By relztes on 11/2/2012 1:17:54 PM , Rating: 2
That'd probably require more funding, and there aren't too many congressmen who'll vote to increase the EPA's budget right now. A little random testing with stiff penalties for cheating might be good enough. Maybe they already do this?

I do hope the penalties are high enough to make this kind of cheating unprofitable. Maybe a short prison sentence for the responsible executives would do the trick. I'm not usually one to scream "lock them up for life" every time someone breaks the law, but I wouldn't mind a little more personal responsibility in corporations since we can't send the company to prison. Break the law as an individual, and you go to prison. Break the law as part of a corporation, and the company pays a small fine and promises not to do it again.
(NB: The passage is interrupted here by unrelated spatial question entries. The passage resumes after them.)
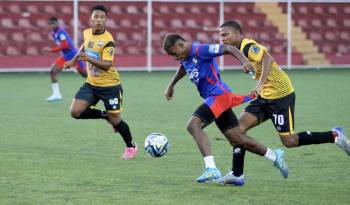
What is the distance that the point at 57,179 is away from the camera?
9.43 meters

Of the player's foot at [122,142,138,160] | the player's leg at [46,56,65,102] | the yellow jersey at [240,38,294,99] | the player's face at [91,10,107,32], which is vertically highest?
the player's face at [91,10,107,32]

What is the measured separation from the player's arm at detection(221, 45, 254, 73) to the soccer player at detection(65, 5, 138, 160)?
2.74 m

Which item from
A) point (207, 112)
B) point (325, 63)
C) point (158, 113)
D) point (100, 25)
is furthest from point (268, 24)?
point (207, 112)

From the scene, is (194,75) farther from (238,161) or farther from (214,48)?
(238,161)

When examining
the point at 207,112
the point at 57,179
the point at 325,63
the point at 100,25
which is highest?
the point at 100,25

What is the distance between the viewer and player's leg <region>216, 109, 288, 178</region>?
9.48 m

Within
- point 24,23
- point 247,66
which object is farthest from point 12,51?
point 247,66

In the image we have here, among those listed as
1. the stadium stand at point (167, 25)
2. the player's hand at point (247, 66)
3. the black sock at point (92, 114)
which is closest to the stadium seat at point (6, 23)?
the stadium stand at point (167, 25)

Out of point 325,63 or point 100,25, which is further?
point 325,63

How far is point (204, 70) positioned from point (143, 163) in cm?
196

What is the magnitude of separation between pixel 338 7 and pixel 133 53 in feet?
30.3

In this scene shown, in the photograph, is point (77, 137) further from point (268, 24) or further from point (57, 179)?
point (268, 24)

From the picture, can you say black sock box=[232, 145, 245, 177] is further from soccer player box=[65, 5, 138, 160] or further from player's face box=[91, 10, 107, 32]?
player's face box=[91, 10, 107, 32]

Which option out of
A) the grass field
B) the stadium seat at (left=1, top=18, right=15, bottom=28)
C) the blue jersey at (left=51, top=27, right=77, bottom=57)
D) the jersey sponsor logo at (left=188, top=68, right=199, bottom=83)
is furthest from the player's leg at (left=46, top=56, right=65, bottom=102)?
the jersey sponsor logo at (left=188, top=68, right=199, bottom=83)
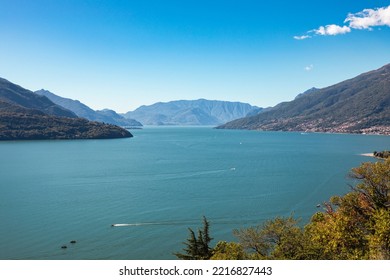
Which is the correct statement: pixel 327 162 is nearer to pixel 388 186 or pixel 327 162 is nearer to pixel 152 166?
pixel 152 166

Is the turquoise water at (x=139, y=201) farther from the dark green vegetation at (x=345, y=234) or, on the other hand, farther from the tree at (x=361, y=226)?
the tree at (x=361, y=226)

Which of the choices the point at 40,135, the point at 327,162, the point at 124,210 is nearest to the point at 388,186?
the point at 124,210

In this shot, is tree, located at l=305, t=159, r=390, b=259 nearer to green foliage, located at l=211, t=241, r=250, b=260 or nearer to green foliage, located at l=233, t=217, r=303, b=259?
green foliage, located at l=233, t=217, r=303, b=259

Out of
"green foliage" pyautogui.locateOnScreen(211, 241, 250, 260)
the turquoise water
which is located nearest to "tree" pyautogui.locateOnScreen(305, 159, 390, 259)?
"green foliage" pyautogui.locateOnScreen(211, 241, 250, 260)

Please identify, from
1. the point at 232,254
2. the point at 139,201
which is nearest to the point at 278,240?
the point at 232,254

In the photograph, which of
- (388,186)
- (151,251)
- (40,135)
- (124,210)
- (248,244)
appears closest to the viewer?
(388,186)

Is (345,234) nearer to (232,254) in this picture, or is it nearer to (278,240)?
(278,240)

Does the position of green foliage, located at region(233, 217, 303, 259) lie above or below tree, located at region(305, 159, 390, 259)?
below

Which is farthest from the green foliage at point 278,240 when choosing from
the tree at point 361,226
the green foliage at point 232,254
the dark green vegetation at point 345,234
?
the green foliage at point 232,254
RE: EPA should be testing all of these vehicles
By dubldwn on 11/2/2012 1:27:09 PM , Rating: 2
quote:
Did you guys know that the EPA only tests a handful of vehicles themselves and lets the automakers test the vehicles and then send the reports to the EPA instead!?

No, I did not know that and I'm shocked. Is it that big of a deal to test all the cars? This is the first I've heard of this.


By Jeffk464 on 11/2/2012 1:55:09 PM , Rating: 2
Thats what I was thinking, how many new cars are there. Road and Track manages to test them all out.


By Brandon Hill (blog) on 11/2/2012 2:23:44 PM , Rating: 2
Nope, it's true. The EPA tests something like 15% of new vehicles on the market. It's up to the manufacturers to test and report the fuel economy numbers based on the EPA's guidelines.

But if you do get caught fudging the numbers, then this happens.